On March 14, 2019, Senators Pat Toomey (PA) and Doug Jones (AL) introduced S. 803, the Restoring Investments in Improvements Act, bipartisan legislation to restore intended incentives for investments in Qualified Improvement Properties, including fire protection systems.
On December 22, 2017, President Trump signed the Tax Cut and Jobs Act of 2017 (P.L. 115-97). The legislation contained a significant provision to increase fire safety in commercial properties. The law classifies “fire protection systems” as an eligible property under Section 179 of the tax code. This provision allows small and medium-sized businesses to fully expense certain types of equipment purchases like machines, equipment, vehicles, and computers. With the expansion of Section 179 to now include fire protection systems, small and medium-sized businesses will be able to fully expense, up to $1 million, the retrofit of a property with automatic fire sprinklers.

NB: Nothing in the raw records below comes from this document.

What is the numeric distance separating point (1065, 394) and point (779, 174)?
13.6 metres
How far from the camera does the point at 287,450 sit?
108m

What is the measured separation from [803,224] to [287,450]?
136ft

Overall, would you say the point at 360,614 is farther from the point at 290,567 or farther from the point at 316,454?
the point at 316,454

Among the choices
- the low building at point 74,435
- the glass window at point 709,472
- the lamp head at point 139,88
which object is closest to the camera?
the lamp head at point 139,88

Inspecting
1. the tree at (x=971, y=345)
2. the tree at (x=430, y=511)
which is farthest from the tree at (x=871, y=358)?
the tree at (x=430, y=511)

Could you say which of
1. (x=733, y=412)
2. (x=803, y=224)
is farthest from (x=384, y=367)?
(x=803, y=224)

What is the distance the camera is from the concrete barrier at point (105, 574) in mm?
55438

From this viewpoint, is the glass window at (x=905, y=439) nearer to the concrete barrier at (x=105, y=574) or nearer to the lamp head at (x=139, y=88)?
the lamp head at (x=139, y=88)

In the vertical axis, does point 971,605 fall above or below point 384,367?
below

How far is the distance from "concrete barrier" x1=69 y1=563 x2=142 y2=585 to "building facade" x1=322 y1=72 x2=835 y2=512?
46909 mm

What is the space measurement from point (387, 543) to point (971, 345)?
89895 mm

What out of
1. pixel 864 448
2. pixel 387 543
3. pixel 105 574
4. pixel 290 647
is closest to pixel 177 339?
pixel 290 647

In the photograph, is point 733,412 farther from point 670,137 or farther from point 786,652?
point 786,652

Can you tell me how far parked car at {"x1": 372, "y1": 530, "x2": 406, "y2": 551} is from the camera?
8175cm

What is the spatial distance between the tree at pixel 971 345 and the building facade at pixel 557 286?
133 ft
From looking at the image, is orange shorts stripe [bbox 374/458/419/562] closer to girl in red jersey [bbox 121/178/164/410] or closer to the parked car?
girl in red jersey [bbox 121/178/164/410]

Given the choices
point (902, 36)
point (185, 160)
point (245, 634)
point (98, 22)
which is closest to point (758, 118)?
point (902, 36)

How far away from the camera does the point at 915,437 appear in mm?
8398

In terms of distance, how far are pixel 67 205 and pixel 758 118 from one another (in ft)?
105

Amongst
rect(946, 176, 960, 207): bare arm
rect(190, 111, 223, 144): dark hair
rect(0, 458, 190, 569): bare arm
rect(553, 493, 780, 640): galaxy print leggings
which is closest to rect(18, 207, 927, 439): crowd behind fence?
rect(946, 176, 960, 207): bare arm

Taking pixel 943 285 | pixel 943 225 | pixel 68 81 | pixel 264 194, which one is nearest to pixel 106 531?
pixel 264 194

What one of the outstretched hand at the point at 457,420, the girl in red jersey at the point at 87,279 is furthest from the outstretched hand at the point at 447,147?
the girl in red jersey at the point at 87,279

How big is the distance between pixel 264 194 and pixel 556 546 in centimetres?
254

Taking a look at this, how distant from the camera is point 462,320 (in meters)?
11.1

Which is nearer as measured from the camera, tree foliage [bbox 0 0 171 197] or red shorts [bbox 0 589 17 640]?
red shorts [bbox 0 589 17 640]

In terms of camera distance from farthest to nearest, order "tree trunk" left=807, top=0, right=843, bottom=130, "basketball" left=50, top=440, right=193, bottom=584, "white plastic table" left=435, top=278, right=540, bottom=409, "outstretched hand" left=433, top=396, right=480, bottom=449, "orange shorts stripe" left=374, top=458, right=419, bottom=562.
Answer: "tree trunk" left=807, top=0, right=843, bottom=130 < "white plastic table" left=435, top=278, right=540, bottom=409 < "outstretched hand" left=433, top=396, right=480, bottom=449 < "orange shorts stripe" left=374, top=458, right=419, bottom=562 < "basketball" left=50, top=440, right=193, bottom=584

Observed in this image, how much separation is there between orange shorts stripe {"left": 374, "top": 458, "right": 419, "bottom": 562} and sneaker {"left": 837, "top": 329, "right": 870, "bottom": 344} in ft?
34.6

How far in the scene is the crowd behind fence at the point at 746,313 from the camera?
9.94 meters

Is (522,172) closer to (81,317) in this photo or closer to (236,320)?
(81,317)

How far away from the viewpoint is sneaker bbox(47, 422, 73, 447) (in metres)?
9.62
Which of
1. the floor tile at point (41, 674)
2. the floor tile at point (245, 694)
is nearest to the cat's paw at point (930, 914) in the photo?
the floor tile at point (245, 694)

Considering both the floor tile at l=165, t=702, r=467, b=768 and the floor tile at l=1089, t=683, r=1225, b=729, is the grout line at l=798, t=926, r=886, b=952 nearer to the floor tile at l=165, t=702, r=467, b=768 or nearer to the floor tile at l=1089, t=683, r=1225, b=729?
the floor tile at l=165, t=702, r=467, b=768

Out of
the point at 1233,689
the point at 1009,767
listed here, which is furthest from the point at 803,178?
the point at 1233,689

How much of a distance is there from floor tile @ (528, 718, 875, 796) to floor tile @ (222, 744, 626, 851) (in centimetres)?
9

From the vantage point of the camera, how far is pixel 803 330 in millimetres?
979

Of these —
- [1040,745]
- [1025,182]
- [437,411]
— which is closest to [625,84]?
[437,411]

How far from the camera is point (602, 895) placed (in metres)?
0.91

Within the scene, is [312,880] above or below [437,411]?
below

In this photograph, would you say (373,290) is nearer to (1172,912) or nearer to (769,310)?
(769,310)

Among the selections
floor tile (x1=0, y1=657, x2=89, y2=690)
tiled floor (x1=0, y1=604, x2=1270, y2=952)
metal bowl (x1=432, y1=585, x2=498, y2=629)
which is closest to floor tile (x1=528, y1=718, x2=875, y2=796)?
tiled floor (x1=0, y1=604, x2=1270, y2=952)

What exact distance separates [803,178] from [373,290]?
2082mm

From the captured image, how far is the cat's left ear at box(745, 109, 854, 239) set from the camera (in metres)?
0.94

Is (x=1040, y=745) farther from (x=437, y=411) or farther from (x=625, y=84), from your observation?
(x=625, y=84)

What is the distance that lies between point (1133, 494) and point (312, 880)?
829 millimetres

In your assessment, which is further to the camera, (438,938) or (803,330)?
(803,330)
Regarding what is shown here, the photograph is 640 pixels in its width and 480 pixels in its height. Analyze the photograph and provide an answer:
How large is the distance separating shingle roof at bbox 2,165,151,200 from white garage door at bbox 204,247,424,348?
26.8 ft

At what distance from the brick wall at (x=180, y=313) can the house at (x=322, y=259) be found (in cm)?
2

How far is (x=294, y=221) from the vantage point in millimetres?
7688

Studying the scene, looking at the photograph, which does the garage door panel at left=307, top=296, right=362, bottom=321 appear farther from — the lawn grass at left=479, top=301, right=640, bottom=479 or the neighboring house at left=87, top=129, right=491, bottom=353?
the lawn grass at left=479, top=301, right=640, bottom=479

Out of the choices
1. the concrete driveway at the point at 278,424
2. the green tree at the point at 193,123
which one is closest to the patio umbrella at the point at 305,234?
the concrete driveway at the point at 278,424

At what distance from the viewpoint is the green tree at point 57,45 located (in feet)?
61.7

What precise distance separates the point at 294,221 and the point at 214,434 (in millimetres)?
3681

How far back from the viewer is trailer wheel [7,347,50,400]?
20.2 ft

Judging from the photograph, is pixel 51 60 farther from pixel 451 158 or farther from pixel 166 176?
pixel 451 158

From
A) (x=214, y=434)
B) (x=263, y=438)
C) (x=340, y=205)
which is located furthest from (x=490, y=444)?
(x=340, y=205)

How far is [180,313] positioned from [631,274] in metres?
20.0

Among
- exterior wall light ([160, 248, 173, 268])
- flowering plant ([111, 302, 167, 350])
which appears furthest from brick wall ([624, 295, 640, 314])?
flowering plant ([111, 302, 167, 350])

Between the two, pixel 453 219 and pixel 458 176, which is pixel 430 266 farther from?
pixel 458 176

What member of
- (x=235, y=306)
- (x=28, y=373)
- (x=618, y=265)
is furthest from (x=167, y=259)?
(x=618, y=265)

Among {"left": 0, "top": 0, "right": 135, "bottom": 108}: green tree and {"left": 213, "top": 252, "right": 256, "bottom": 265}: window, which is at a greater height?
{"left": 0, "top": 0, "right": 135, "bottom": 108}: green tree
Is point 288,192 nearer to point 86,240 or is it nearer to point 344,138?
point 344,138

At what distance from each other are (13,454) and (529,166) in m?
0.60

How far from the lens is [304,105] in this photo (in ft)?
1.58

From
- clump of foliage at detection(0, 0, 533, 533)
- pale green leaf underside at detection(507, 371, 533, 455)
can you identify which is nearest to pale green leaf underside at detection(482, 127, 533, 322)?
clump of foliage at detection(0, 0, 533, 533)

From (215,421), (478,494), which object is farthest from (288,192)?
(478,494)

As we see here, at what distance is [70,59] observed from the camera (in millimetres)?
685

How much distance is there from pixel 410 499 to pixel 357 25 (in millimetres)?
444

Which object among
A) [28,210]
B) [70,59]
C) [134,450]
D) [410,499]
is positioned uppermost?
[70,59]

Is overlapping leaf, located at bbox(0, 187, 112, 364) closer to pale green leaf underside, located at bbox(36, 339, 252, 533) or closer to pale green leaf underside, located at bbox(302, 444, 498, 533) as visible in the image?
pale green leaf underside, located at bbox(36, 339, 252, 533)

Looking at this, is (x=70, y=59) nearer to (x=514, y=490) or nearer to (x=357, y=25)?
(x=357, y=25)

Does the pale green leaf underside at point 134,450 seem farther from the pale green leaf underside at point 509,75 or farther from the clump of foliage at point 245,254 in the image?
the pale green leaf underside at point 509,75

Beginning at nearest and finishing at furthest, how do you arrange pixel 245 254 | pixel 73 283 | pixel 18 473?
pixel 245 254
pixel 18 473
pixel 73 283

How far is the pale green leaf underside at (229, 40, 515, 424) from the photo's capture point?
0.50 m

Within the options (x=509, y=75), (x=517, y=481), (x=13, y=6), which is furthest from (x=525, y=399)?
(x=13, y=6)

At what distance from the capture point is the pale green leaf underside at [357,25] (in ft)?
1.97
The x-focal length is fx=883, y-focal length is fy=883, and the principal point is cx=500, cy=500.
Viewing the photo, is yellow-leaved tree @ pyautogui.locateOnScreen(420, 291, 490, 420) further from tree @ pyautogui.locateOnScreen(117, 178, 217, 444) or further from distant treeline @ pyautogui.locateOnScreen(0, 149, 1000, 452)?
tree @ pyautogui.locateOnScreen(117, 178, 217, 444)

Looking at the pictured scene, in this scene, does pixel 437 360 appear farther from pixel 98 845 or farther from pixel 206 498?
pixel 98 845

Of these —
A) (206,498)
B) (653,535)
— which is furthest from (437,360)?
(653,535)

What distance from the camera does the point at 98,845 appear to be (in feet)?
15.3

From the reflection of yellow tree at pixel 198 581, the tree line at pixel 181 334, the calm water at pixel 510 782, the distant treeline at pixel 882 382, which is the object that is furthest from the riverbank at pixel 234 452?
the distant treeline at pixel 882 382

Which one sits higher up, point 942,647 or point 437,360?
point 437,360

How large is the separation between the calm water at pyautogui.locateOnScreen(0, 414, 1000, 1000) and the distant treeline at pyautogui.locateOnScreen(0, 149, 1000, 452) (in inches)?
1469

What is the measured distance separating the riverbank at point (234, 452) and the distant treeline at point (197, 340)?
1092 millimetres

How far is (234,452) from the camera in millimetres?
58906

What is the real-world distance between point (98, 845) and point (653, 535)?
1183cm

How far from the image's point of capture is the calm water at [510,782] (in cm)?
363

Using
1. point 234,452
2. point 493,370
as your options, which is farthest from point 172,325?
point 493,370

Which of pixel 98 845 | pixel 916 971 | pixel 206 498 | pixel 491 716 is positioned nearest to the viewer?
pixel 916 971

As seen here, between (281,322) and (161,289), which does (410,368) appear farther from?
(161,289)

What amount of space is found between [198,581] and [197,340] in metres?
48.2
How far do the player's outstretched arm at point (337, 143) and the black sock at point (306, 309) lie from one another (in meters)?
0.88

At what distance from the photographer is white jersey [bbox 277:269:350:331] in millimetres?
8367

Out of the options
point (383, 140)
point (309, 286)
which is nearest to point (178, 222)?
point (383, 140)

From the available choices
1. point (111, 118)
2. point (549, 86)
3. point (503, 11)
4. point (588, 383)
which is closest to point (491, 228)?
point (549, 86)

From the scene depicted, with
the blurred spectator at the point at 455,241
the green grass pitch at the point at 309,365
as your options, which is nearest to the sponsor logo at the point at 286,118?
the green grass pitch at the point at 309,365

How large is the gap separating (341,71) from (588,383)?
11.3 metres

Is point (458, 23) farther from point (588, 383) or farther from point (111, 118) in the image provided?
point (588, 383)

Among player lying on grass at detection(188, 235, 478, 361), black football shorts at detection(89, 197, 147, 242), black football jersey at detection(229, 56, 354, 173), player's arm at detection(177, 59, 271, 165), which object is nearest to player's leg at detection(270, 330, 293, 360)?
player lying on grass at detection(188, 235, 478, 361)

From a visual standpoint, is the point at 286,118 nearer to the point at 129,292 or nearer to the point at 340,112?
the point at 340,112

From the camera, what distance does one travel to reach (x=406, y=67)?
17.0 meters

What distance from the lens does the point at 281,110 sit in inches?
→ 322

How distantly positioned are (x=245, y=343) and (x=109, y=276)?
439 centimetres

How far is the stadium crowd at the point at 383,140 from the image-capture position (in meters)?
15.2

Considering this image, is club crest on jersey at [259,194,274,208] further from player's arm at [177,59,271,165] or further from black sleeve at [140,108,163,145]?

While this is an important life safety provision, there was another provision that would have further incentivized commercial property owners to retrofit their properties with fire protection systems. Unfortunately, this second provision was inadvertently omitted from the legislation approved by Congress. The provision in question would classify “fire protection systems” (including automatic fire sprinkler systems) as Qualified Improvement Properties (QIP), which would be eligible for bonus depreciation. QIP includes fire sprinklers and any other non-structural improvement to the inside of a commercial building. This would allow fire protection systems to be eligible for immediate expensing for the first 5 years, tapering down to zero over the following 5 years. Additionally, at the end of this accelerated depreciation period, the depreciation schedule for fire sprinklers would be adjusted from 39-years to 15-years. However, due to a drafting error, this provision was not enacted as part of the 2017 tax reform law.
The Toomey-Jones bill would restore the intended incentives for investments in Qualified Improvement Properties, including fire protection systems, and make these incentives retroactive for property improvements placed into service since the date of the law’s enactment. The legislation has been referred to the Senate Finance Committee.